While international markets grappled with trade tensions, geopolitical risks and shifting monetary expectations, India continued to demonstrate resilience, supported by strong macro fundamentals, steady policy direction and robust domestic capital flows. This divergence has become increasingly evident and reinforces our conviction in India’s long-term growth trajectory.
Macroeconomic Resilience and Growth Momentum -
India’s economy saw a strong rebound in 2025, with real GDP growth rising to 8.0% in the first half of FY25 -26, up from 6.1% a year earlier. Growth accelerated from 7.8% in Q1 to 8.2% in Q2, marking a clear recovery after moderation in FY24- 25. Nominal GDP growth also remained robust at around 9%, reflecting sustained economic momentum
RBI’s Monetary Easing -
The RBI’s Monetary Policy Committee delivered a 25 bps cut in the repo rate, bringing it down to 5.25%, while maintaining a neutral policy stance. With this move, the central bank has reduced rates by a cumulative 125 bps during CY2025, reflecting confidence in India’s inflation trajectory. CPI inflation fell sharply to multi-year lows of around 0.25% in October 2025, driven largely by a steep correction in food prices, before inching up to 0.71% in November. Inflation has remained well below the RBI’s 4% target, prompting the central bank to lower its FY26 inflation forecast to 2.0%, underscoring a prolonged phase of price stability despite global volatility.
FII & DII Activity -
FIIs were predominantly net sellers in the Indian equity market during Q3 FY26. Across October to December 2025, FIIs continued their cautious stance, with repeated net outflows attributed to global risk aversion, higher global interest rates, and portfolio reallocations away from Indian equities. FIIs recorded net selling in November, with cumulative outflows reported in the range of ~₹17,000–₹18,000 crore during the month as they trimmed positions amid global uncertainties December 2025 also showed FII as net sellers with Net Sell of `26,908 crore.

> DATA SECTION:
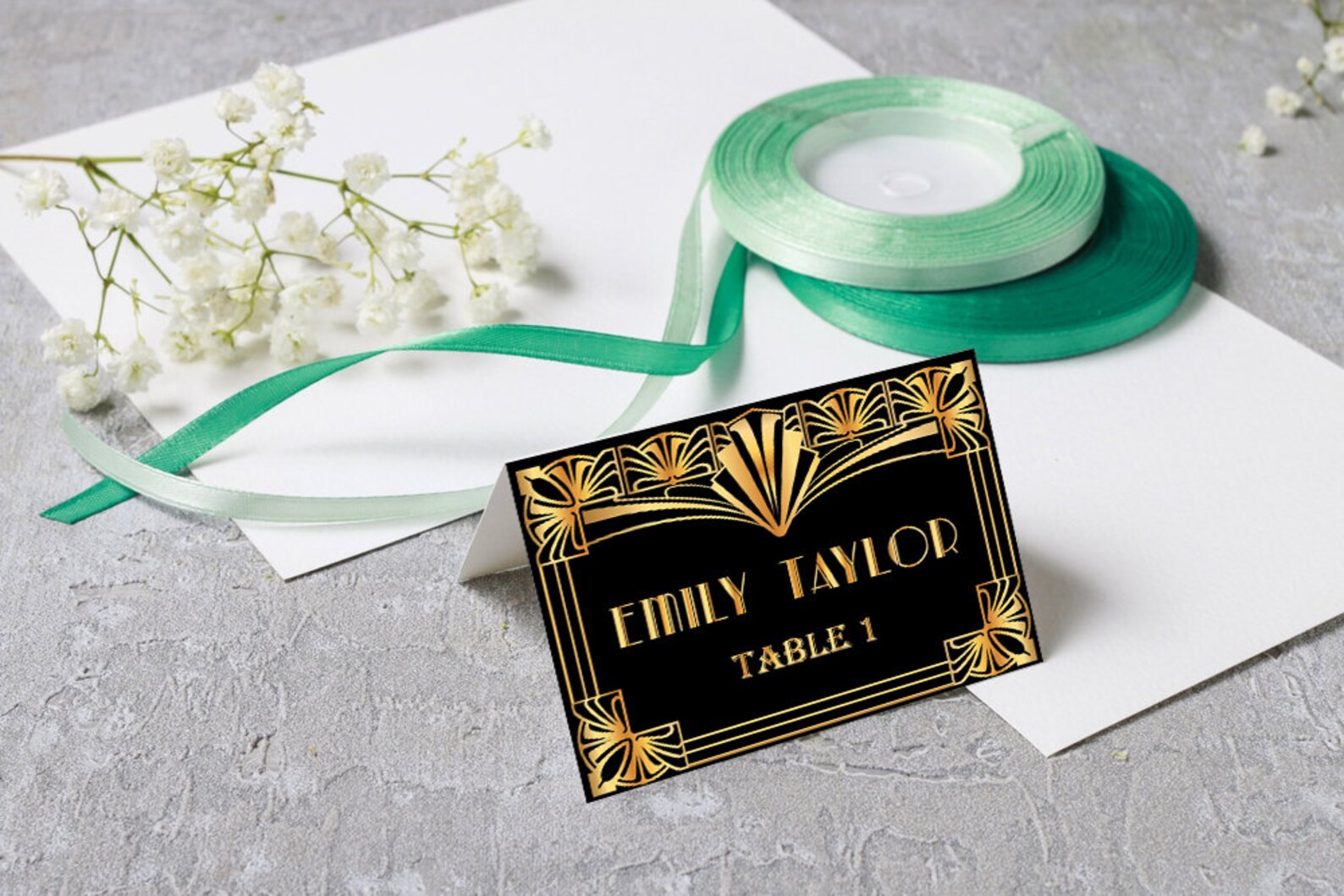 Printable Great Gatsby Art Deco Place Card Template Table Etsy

...

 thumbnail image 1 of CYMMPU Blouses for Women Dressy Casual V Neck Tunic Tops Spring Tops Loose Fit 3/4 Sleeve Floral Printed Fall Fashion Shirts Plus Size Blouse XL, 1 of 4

> INSTRUCTIONS:
• A. Reproduce word for word everything in the commentary on India's economy from "While international markets" down to "long-term growth trajectory.".
• B. In the commentary on India's economy, what level did the RBI's Monetary Policy Committee bring the repo rate down to?

> TASK ANSWERS:
• A.
While international markets grappled with trade tensions, geopolitical risks and shifting monetary expectations, India continued to demonstrate resilience, supported by strong macro fundamentals, steady policy direction and robust domestic capital flows. This divergence has become increasingly evident and reinforces our conviction in India’s long-term growth trajectory.

• B. 5.25%